ゴルフはあるがままのボールを打つノータッチのプレーが基本だが、霜が溶けた後や雨上がりなど、足元がウェットな状況はよくある。ドライバーでナイスショットしてフェアウェイにあるのにボールには泥がペタッと…なんて経験は少なからずあるはず。泥が付いたボールは、「飛距離が落ちる」「泥のせいで曲がる」なんて言われますが、実際はどうなのか? というわけで、泥が付いたボールの飛び方を松本一誠プロと計測して確かめてみました。
画像: 松本一誠プロ/ドラコン選手にしてアマチュアを指導するインストラクター。2023年の日本ロングドライブ選手権チャンピオン。横浜駅東口から徒歩約5分にある松本一誠ゴルフラボのスタジオで実験!

松本一誠プロ/ドラコン選手にしてアマチュアを指導するインストラクター。2023年の日本ロングドライブ選手権チャンピオン。横浜駅東口から徒歩約5分にある松本一誠ゴルフラボのスタジオで実験!

ボールに泥が付いた!
そのまま打つとどうなるの?

今回は松本一誠プロのスタジオにお邪魔して、泥が付いたボールの飛び方を検証。といっても、インドアスタジオでボールに本物の泥を付けて打つわけにはいかないので、泥によく似た紙粘土を使って実験です。

画像: 茶色の紙粘土を泥に見立てて実験開始!

茶色の紙粘土を泥に見立てて実験開始!

ひとつまみの紙粘土をボールに貼り付けたら準備完了。今回はブリヂストンのツアーボール「ツアーB X」を使用しました。ラウンド時に付くリアルな泥の量をイメージして、紙粘土の量は「B」のロゴと同じくらいの大きを目安にしました。重さにして0.2~0.5グラム程度。

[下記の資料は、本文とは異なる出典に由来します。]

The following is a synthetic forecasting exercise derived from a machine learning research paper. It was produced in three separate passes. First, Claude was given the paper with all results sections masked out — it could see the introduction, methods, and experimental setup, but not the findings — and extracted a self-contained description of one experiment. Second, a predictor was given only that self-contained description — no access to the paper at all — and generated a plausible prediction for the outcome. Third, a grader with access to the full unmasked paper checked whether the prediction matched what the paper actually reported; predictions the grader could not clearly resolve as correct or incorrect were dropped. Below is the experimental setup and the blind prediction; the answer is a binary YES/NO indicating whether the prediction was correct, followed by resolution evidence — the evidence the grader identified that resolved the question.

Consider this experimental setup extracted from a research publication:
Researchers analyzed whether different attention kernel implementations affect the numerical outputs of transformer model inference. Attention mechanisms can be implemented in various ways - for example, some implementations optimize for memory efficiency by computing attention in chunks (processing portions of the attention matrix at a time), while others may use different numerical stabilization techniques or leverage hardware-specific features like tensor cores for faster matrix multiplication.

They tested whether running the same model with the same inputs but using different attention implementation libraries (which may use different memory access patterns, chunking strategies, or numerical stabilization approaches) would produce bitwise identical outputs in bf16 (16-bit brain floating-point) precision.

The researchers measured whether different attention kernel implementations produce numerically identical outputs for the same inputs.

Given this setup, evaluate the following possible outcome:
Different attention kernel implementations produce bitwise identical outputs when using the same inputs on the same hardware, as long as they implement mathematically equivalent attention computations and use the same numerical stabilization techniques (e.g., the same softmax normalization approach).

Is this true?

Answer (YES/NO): NO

画像: 新品のボールを用意。セカンドショットを想定し、7番アイアンで「泥有り」「泥無し」を6球ずつを打って計測。これは泥が真上のパターン

新品のボールを用意。セカンドショットを想定し、7番アイアンで「泥有り」「泥無し」を6球ずつを打って計測。これは泥が真上のパターン

泥の付いていないボール、泥の付いたボールを6球ずつ打って、その平均値を比べることで泥が弾道に与える影響を検証します。泥を付ける位置はターゲットに向かって右、左、真上の3カ所です。測定はトラックマン。

いざ実験開始!

画像: 使用クラブは7番アイアン。松本プロには同じ力感、テンポを意識して試打してもらいました

使用クラブは7番アイアン。松本プロには同じ力感、テンポを意識して試打してもらいました

まずは泥の付いていないボールから実験開始。7番アイアン(スリクソン Z565)を6球打って平均値を出した上で、泥の付いたボールを試打していきます。

画像: 泥の付いていない6球の分布

泥の付いていない6球の分布

上の画面が泥の付いていないボール6球の試打結果。7番アイアン(ロフト31度)でテストしましたが、さすがドラコニストの松本プロ、ショットメーカーらしく弾道はほぼストレートで200ヤード近辺にボールが集まりました。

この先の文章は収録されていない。